# Female Inspirations



## ElleMac (Sep 20, 2011)

Hello Rachael, and everyone else!

I thought it might be fun for the ladies to post photos of who their main inspirations are.

I've got a few on my phone so here you go,


----------



## EXTREME (Aug 5, 2005)

Some of the best female bodybuilders in my mind;

Amy Fahdli

View attachment 4465


Cory Everson

View attachment 4466


Debbie Kruck

View attachment 4467


The Brazilian who won the 2011 NABBA Miss Toned Figure Class.

View attachment 4468


----------



## ElleMac (Sep 20, 2011)

That last photo of the toned figure athlete is inspiring!


----------



## EXTREME (Aug 5, 2005)

I always thought the first 3 to be the epitomy of female bodybuilding with the 4th being where the sport should be now.


----------



## XL BODIES LTD (Nov 25, 2005)

Extreme said:


> I always thought the first 3 to be the epitomy of female bodybuilding with the 4th being where the sport should be now.


Dougie 'OLD SCHOOL' Black lmao


----------



## EXTREME (Aug 5, 2005)

I'd go to any school with that first 3 i included!


----------



## XL BODIES LTD (Nov 25, 2005)

Extreme said:


> I'd go to any school with that first 3 i included!


Well your Old enough to have gone to school with all 3 lol

Theres many of us 'Old Timers' that had wet dreams over them 3, my choice was Cory mmmmm!


----------



## MMUK (Mar 15, 2006)

I don't think any of us would complain if we were waking up with a bikini or figure competitor nowadays, they are all gorgeous and sexy.

Have you seen some of the facebook pages like fitness girls, girls with guns, girls with tattoos and curves etc?
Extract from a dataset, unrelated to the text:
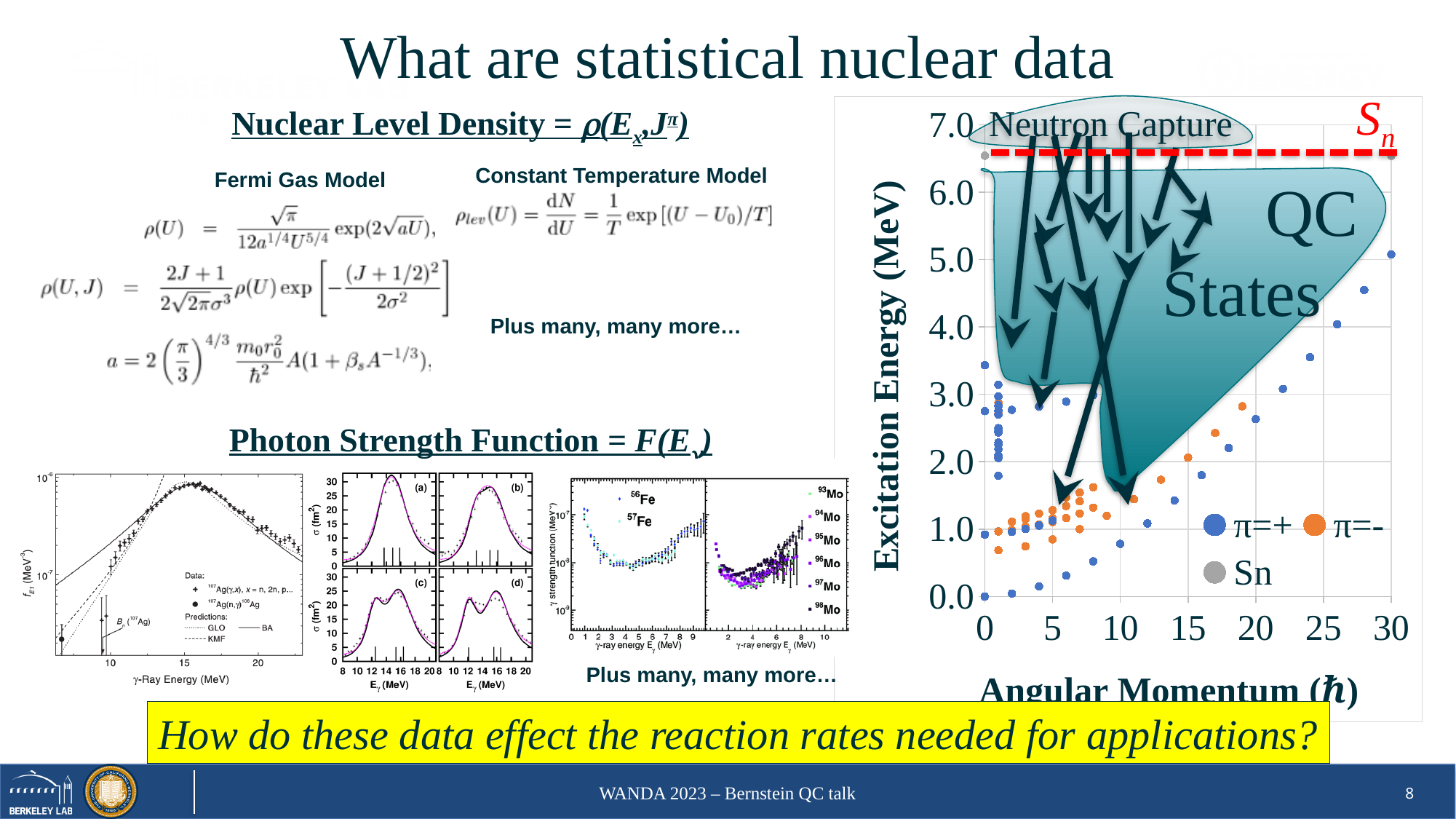
In the Excitation Energy vs Angular Momentum chart, is the π=+ point at angular momentum 20 greater or less than 3.0 MeV? less What are the legend entries of the Excitation Energy vs Angular Momentum chart? π=+, π=-, Sn What is the y-axis label of the Excitation Energy vs Angular Momentum chart? Excitation Energy (MeV) What is the highest value shown on the x axis of the Excitation Energy vs Angular Momentum chart? 30 What kind of chart is the large chart on the right of the slide (Excitation Energy vs Angular Momentum)? scatter chart How many series does the legend of the Excitation Energy vs Angular Momentum chart list? 3 What is the highest tick value shown on the y axis of the Excitation Energy vs Angular Momentum chart? 7.0 In the Excitation Energy vs Angular Momentum chart, which series is plotted in orange? π=- In the Excitation Energy vs Angular Momentum chart, is the π=+ point at angular momentum 30 greater or less than 4.0 MeV? greater In the Excitation Energy vs Angular Momentum chart, is the red dashed Sn line greater or less than 6.0 MeV? greater In the Excitation Energy vs Angular Momentum chart, do the lowest π=+ points generally rise or fall as angular momentum increases? rise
It's not help if you're having a peek when at work and gets you introuble if caught having a peek at home either!


----------



## ElleMac (Sep 20, 2011)

It's purely for appreciation of their hard work, however ;-)


----------



## kezza100 (Feb 2, 2013)

just joined and seeing them pics must admit you wonna push harder.


----------



## ElleMac (Sep 20, 2011)

You're only going to ever look like "you", if that makes sense, but I use visualisation ALL the time. Especially when I train. It's very powerful!


----------



## gingernut (Dec 11, 2006)

Dana Linn Bailey got second place in the Physique class at the IFBB Tampa show yesterday. She's made big improvements on her legs and definitely a figure I'm aspiring to achieve myself. I also like the fact she's not had breast implants.


----------



## Ben_Dover (Apr 12, 2012)

I like DLB


----------